--- What is required ---
The answer must be one number: how many lines in the records below contain the word "Zealand".

[Dataset records]
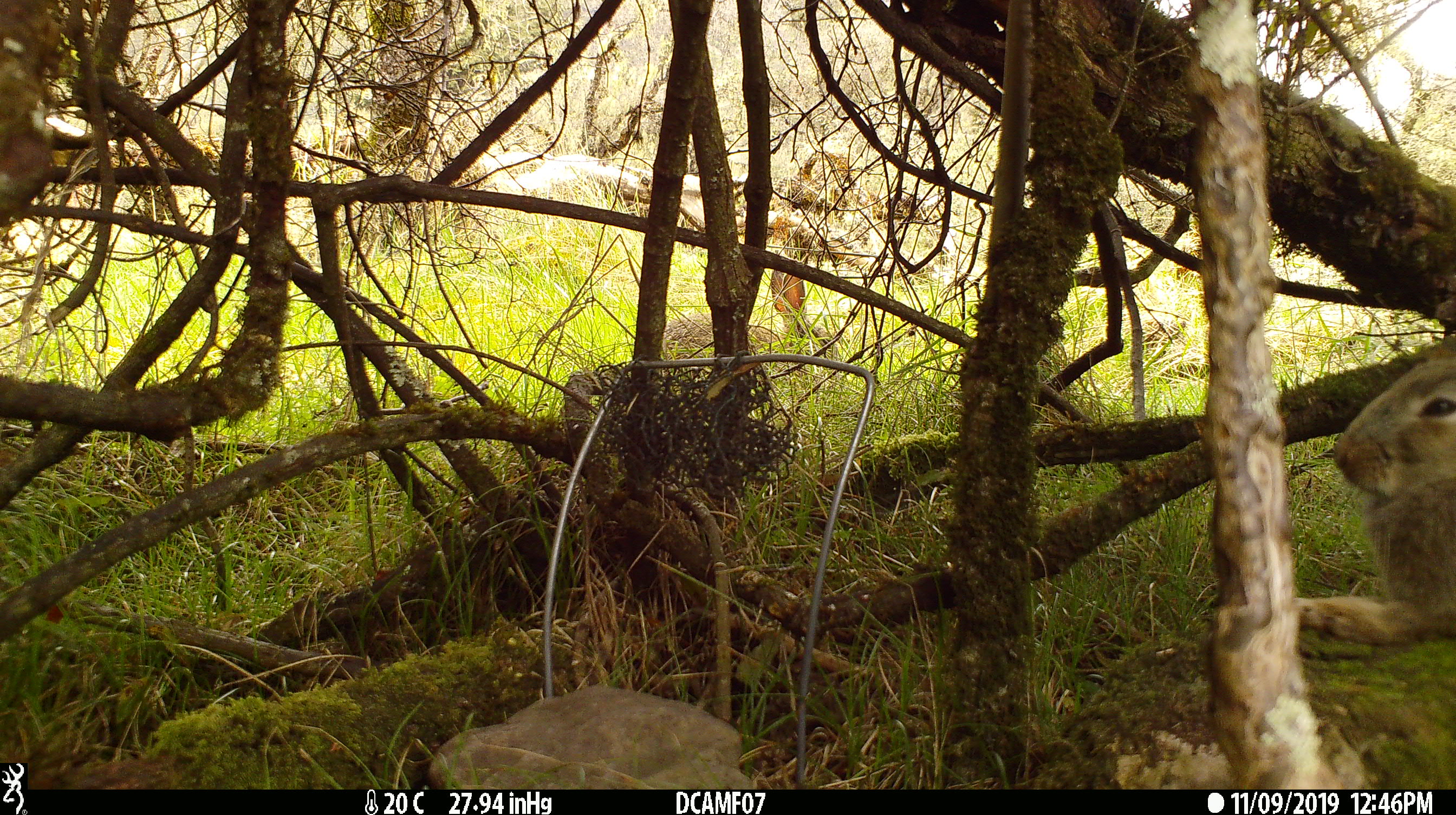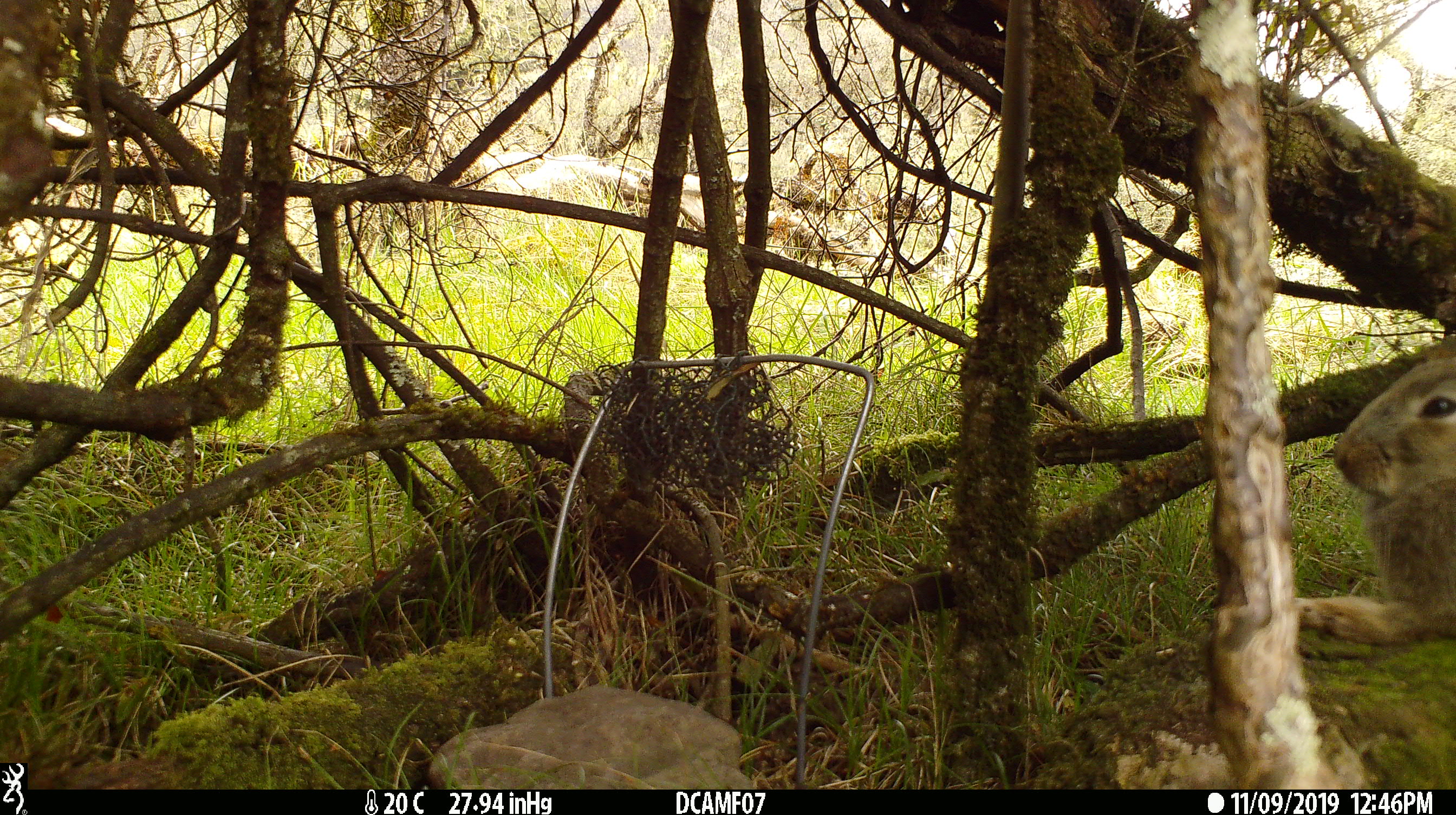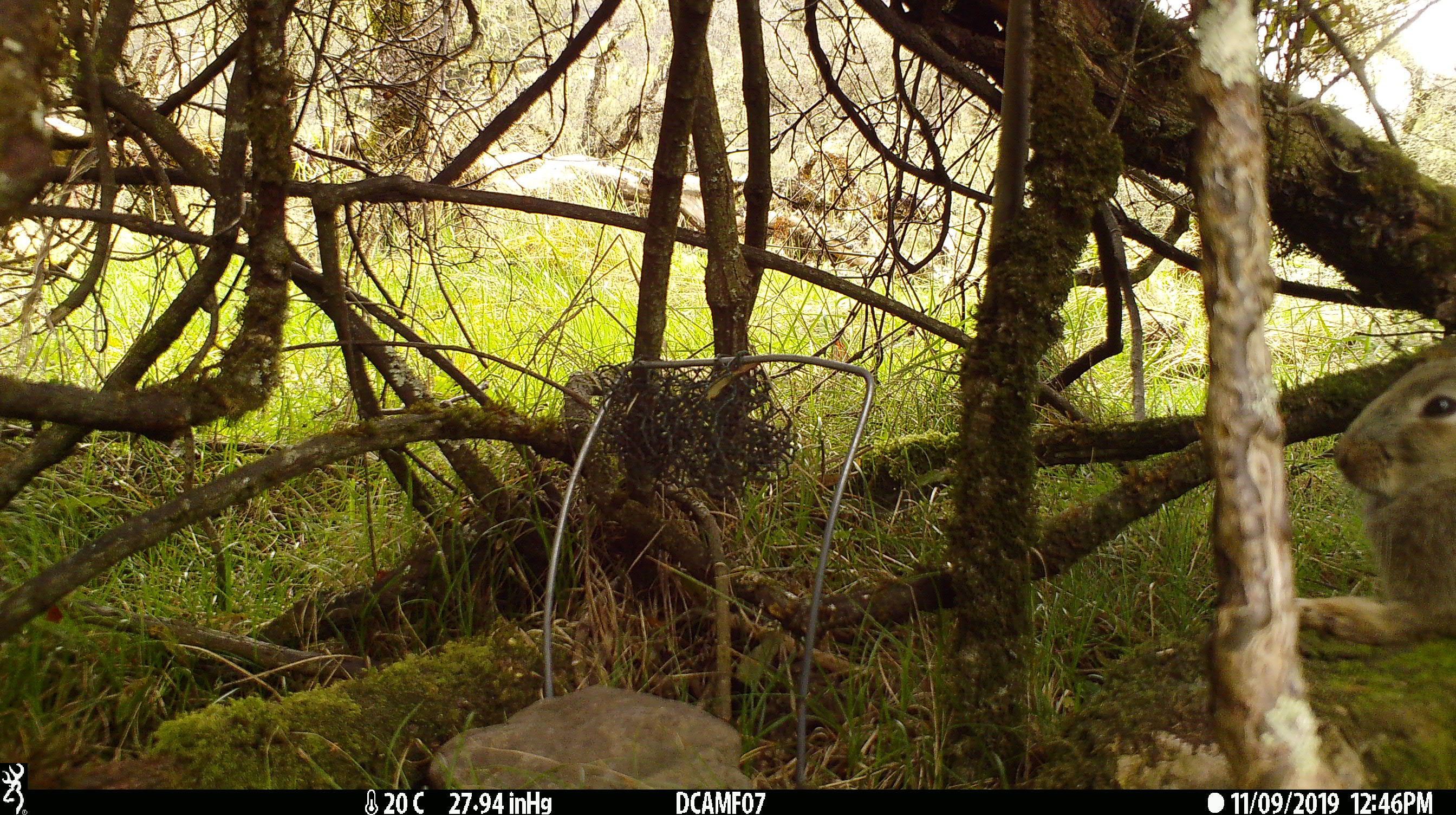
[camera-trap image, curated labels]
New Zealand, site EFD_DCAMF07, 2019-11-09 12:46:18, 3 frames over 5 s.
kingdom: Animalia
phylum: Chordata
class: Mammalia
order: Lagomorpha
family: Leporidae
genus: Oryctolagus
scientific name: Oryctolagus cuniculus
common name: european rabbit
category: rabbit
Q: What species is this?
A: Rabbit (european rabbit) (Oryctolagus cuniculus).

---

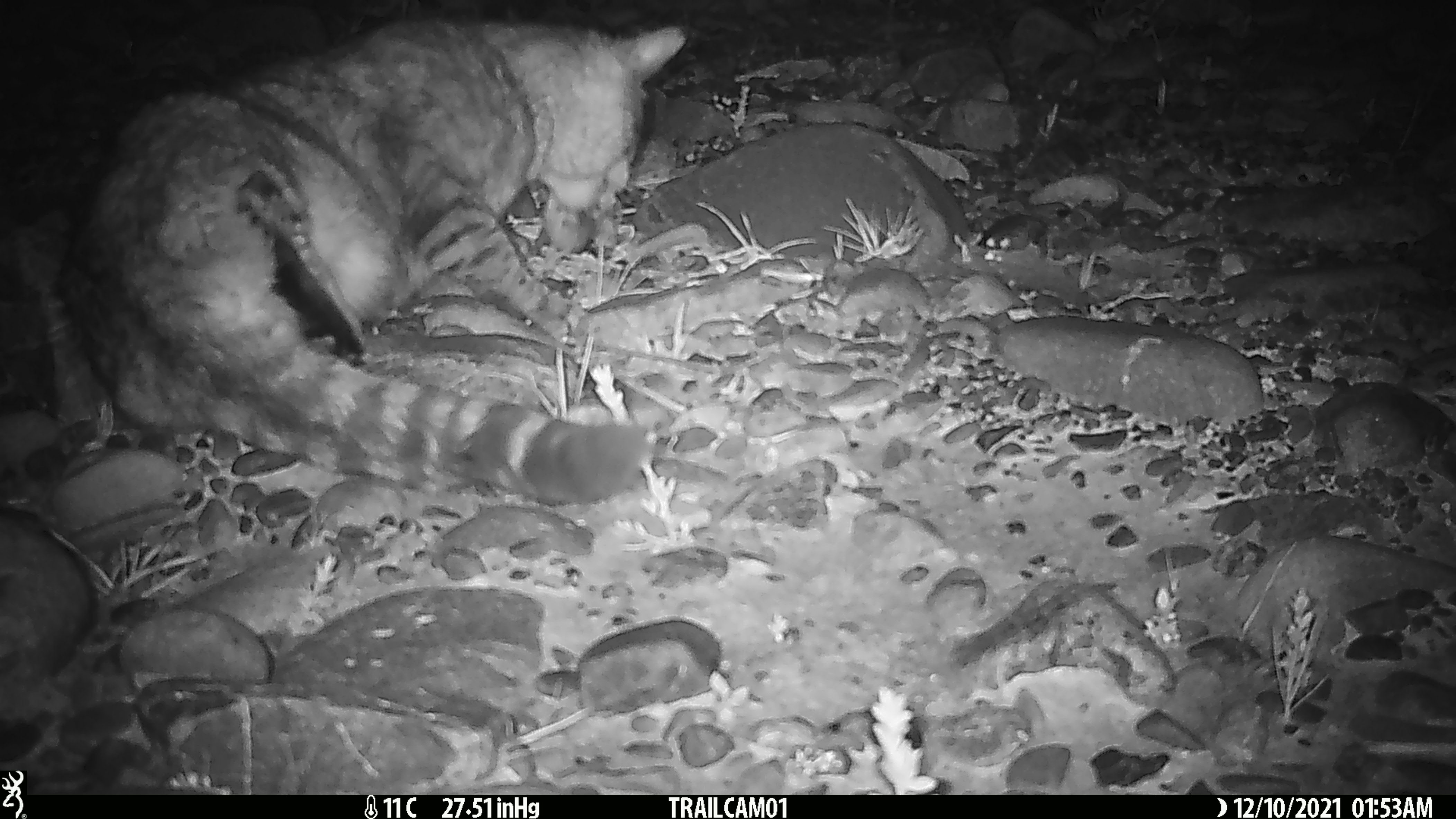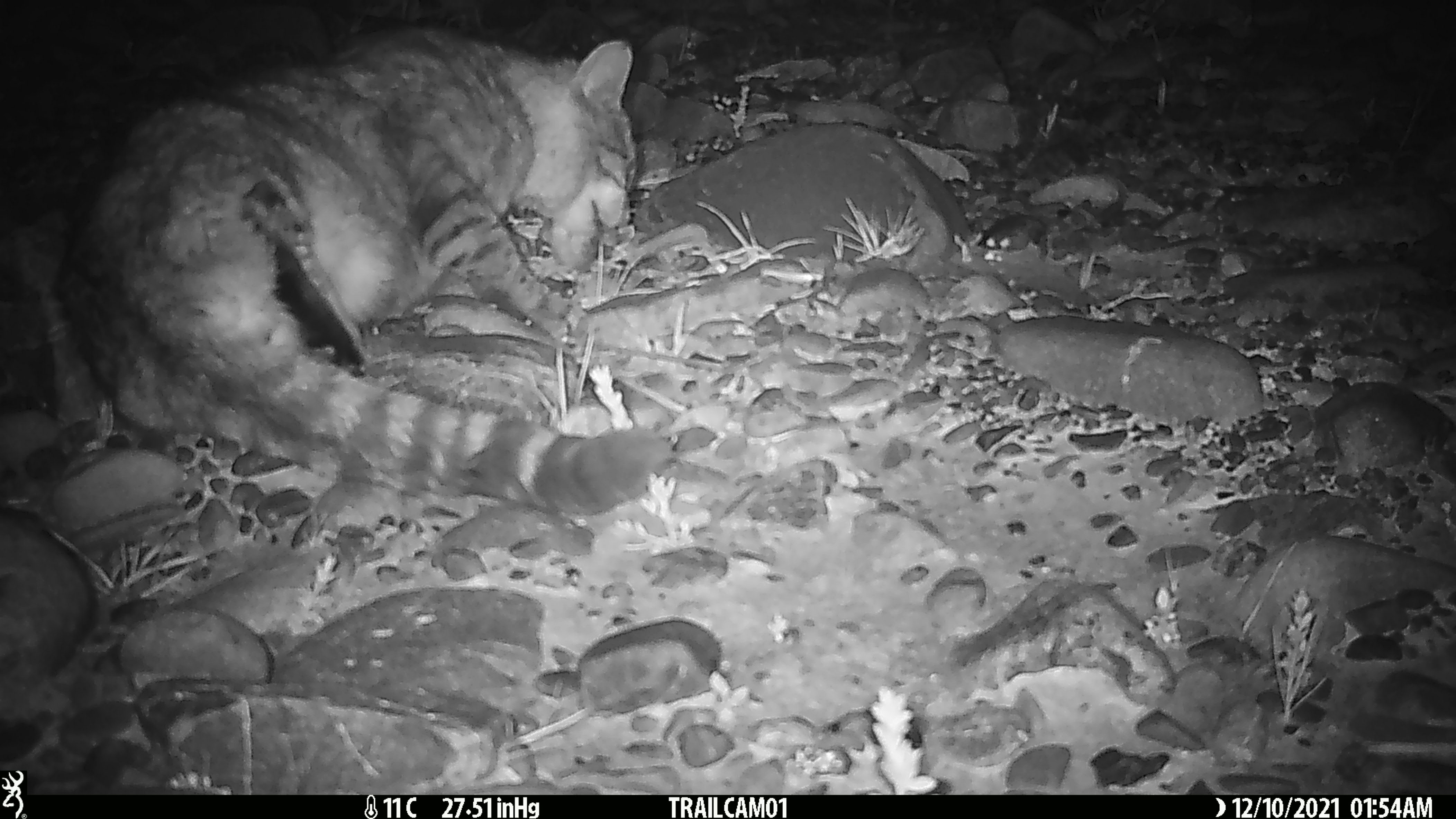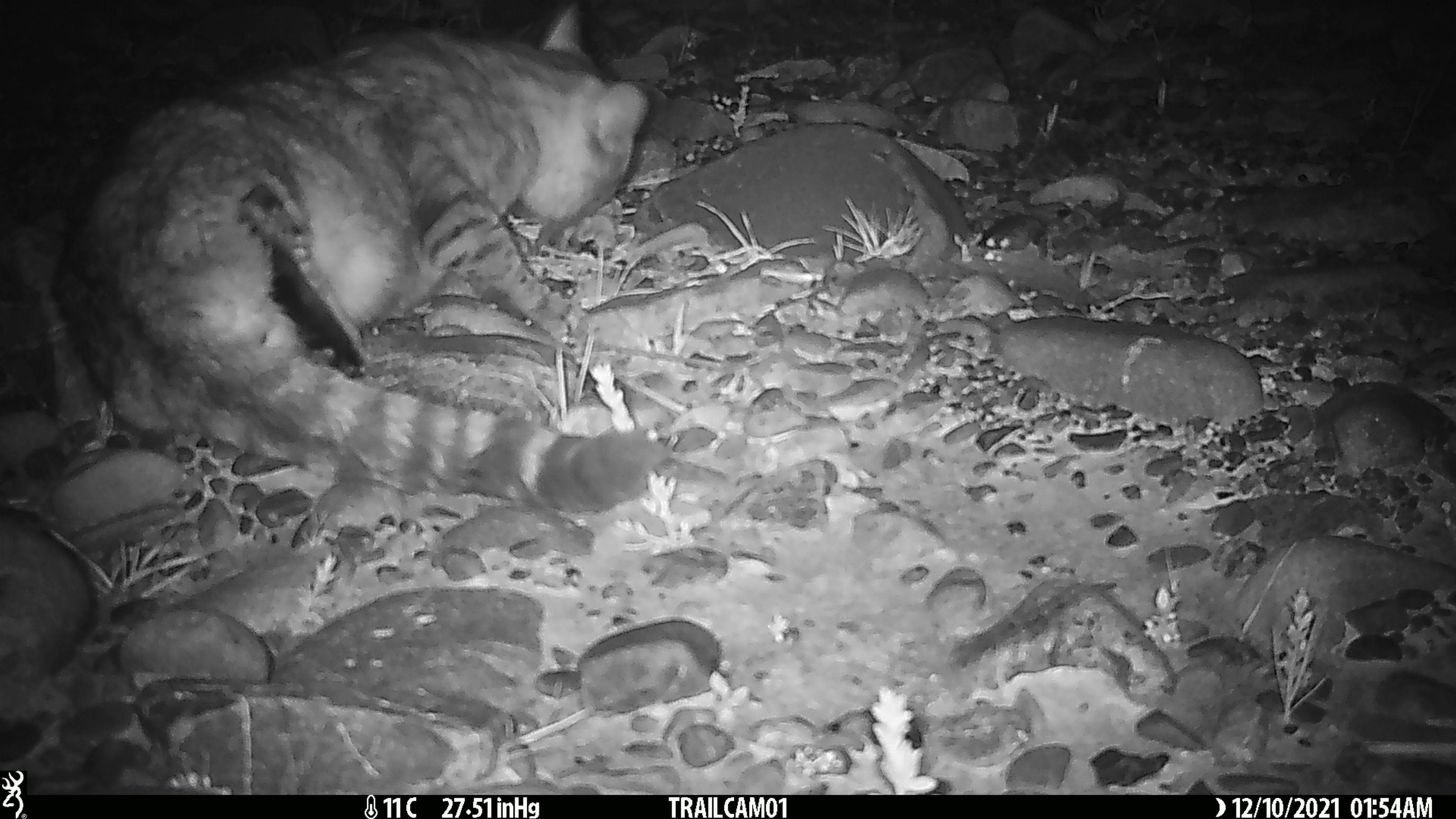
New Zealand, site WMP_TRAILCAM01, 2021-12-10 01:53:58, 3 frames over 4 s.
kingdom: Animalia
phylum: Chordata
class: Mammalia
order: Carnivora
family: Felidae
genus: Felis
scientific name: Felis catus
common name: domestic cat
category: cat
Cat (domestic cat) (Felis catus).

--

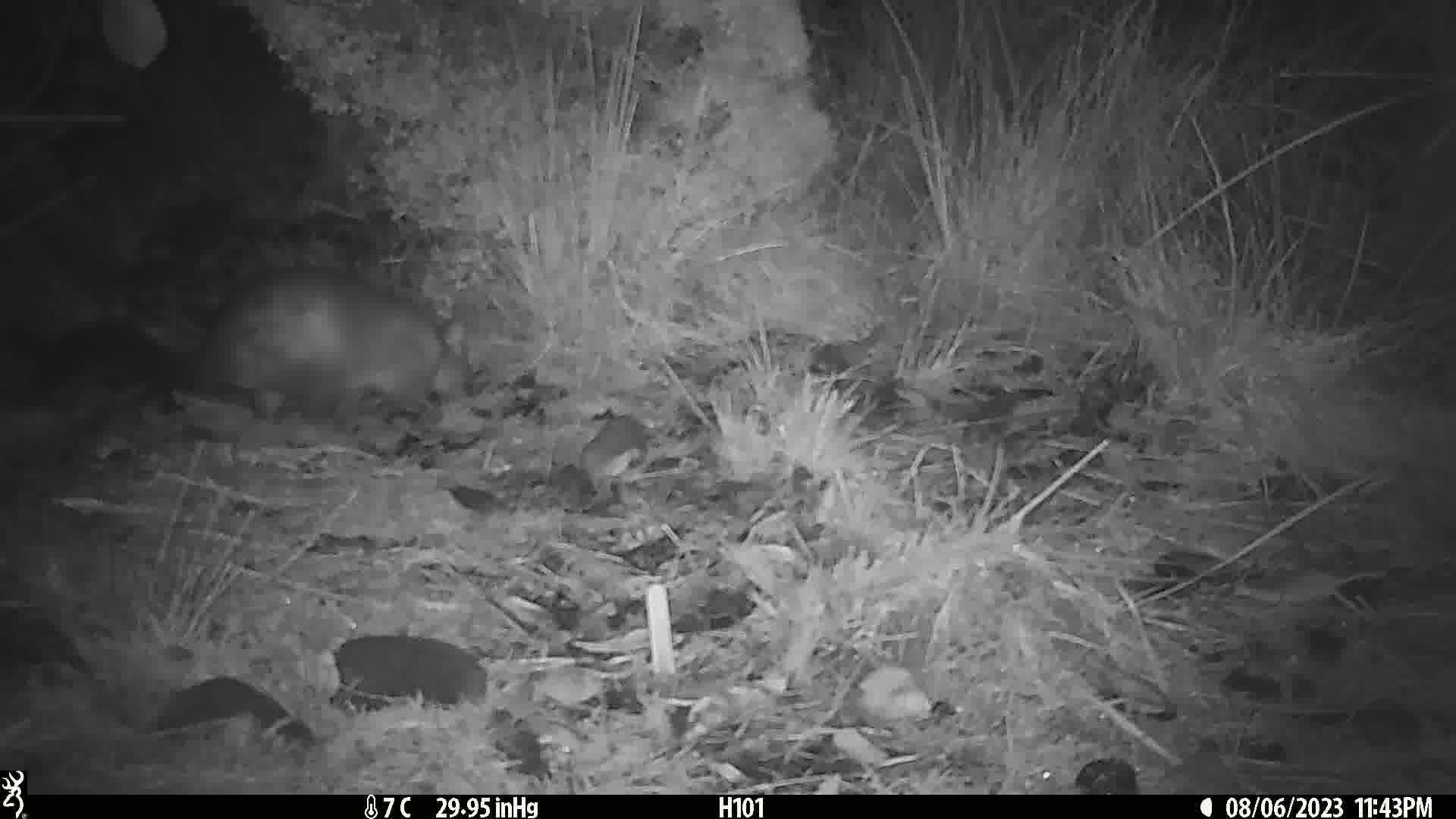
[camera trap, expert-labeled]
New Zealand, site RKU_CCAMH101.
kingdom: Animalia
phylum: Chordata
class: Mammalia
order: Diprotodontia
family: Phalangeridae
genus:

--- Exercise response ---
3